**Article:**
----
I liked this piece in The New York Times a lot, advocating some serious downtime post-graduation. But I wonder how many can afford it (student debt?):
After graduation, I spent five years wandering around doing nothing — or getting as close to it as I could manage. I was a cab driver, an obsessed moviegoer, a wanderer in the mountains of Colorado, a teacher at a crazy grand hippie school in Vermont, the manager of a movie house (who didn’t do much managing), a crewman on a ship and a doorman at a disco. The most memorable job of all, though, was a gig on the stage crew for a rock production company in Jersey City. We did our shows at Roosevelt Stadium, a grungy behemoth that could hold 60,000, counting seats on the grass. I humped amps out of the trucks and onto the stage; six or so hours later I humped them back. I did it for the Grateful Dead and Alice Cooper and the Allman Brothers and Crosby, Stills & Nash on the night that Richard Nixon resigned…
“So, what are you doing after graduation?” Thirty-five years later, a college teacher, I ask my students the old question. They aren’t inclined to dissimulate now. The culture is on their side when they tell me about law school and med school and higher degrees in journalism and business; or when they talk about a research grant in China or a well-paying gig teaching English in Japan.
----
**Extracted entries:**

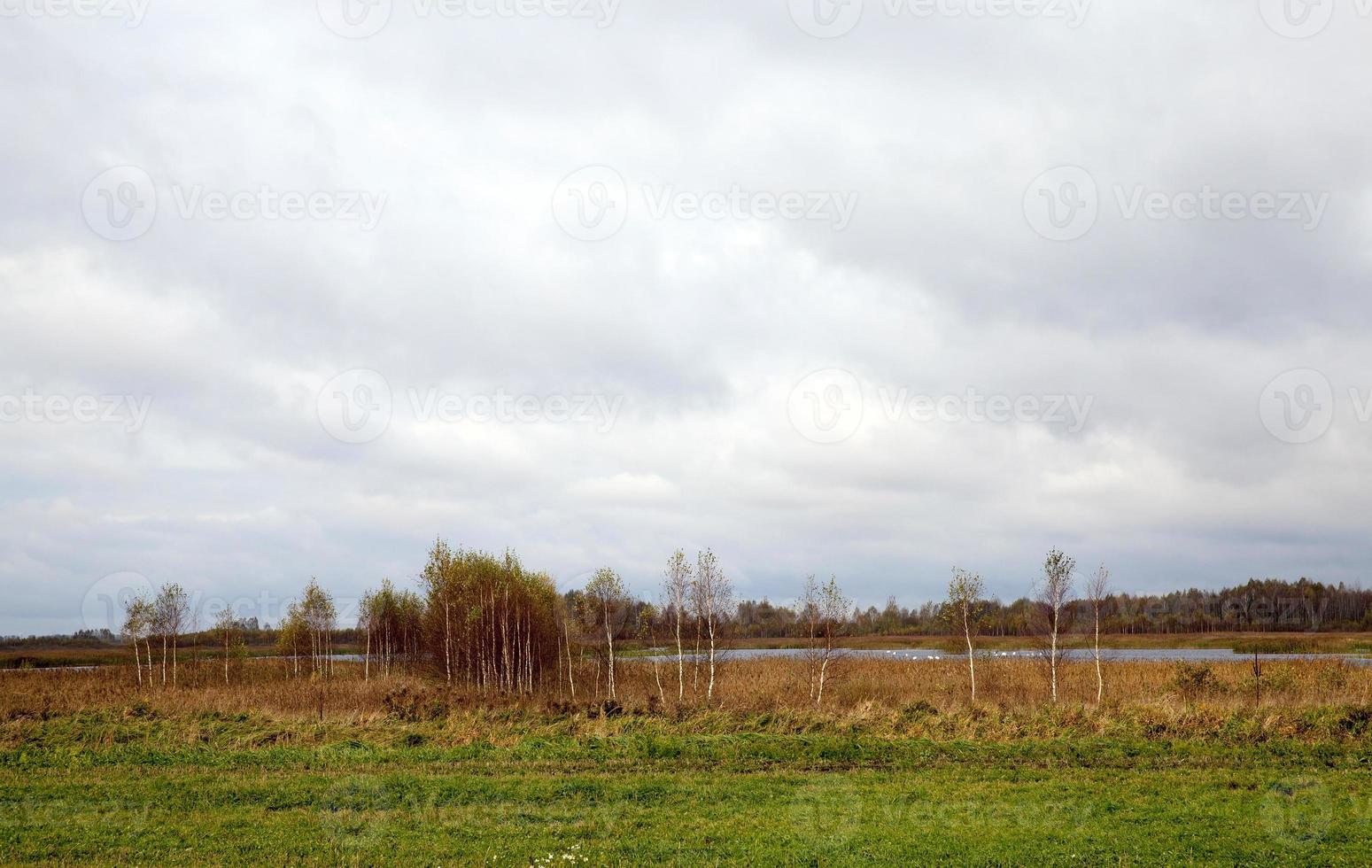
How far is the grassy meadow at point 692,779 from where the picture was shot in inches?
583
----
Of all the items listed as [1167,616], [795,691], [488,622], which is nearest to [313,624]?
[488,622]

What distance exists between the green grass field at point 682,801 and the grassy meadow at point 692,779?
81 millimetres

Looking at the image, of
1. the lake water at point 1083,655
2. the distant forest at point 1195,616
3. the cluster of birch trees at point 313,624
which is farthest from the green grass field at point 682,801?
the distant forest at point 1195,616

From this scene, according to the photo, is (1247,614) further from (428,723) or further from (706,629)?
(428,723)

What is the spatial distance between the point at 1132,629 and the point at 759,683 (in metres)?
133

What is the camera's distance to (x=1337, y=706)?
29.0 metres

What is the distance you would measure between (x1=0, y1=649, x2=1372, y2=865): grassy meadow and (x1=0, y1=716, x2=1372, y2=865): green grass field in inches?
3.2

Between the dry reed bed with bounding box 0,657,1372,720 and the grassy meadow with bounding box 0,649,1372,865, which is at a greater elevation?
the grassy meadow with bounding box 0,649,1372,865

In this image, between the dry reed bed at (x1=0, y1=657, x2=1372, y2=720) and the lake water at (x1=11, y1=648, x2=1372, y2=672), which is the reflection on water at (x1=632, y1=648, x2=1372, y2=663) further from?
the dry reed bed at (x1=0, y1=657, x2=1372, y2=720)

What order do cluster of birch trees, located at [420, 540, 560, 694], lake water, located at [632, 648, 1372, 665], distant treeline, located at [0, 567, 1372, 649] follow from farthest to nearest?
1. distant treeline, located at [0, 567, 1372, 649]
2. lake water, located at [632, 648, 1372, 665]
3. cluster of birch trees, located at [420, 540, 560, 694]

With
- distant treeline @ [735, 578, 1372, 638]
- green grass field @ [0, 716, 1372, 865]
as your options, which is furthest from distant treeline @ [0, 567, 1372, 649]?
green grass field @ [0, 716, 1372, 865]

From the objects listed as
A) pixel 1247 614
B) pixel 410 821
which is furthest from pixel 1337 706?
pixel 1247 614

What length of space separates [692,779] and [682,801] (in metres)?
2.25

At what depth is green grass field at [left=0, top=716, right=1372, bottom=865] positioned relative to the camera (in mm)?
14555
----
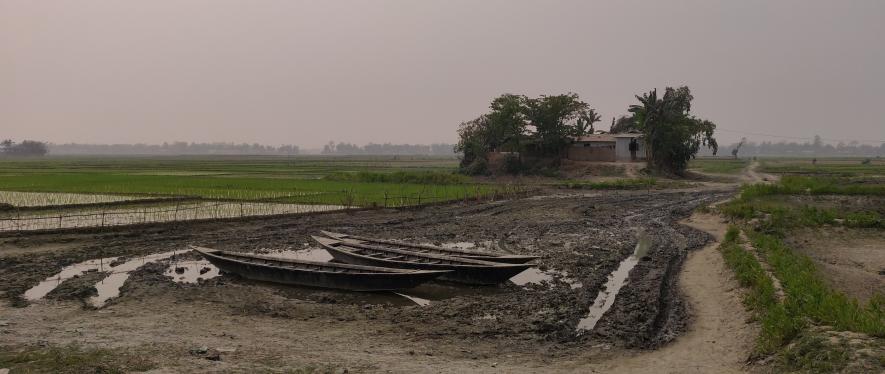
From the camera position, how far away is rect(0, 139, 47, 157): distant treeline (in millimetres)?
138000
----
Can you pick up the passage on taking time off after graduation and carry it on from its last sentence?

**Output for this exercise:**
I’m impressed, sure, but I’m worried about them too. Aren’t they deciding too soon? Shouldn’t they hang out a little, learn to take it slow?
I spent four months traveling alone through Europe when I was 20 and it changed me forever, as I knew (and hoped) that it would. I had no student debt (Canadian universities, today, are still only about $5,000 a year in tuition for citizens) and some savings and some assignments and some money from my Mom.
I had never been so lonely — or so adventurous. I began in Lisbon, traveled through Portugal, Spain, Italy and France. Workaholic even then, I sold 10 freelance stories to Canadian newspaper editors.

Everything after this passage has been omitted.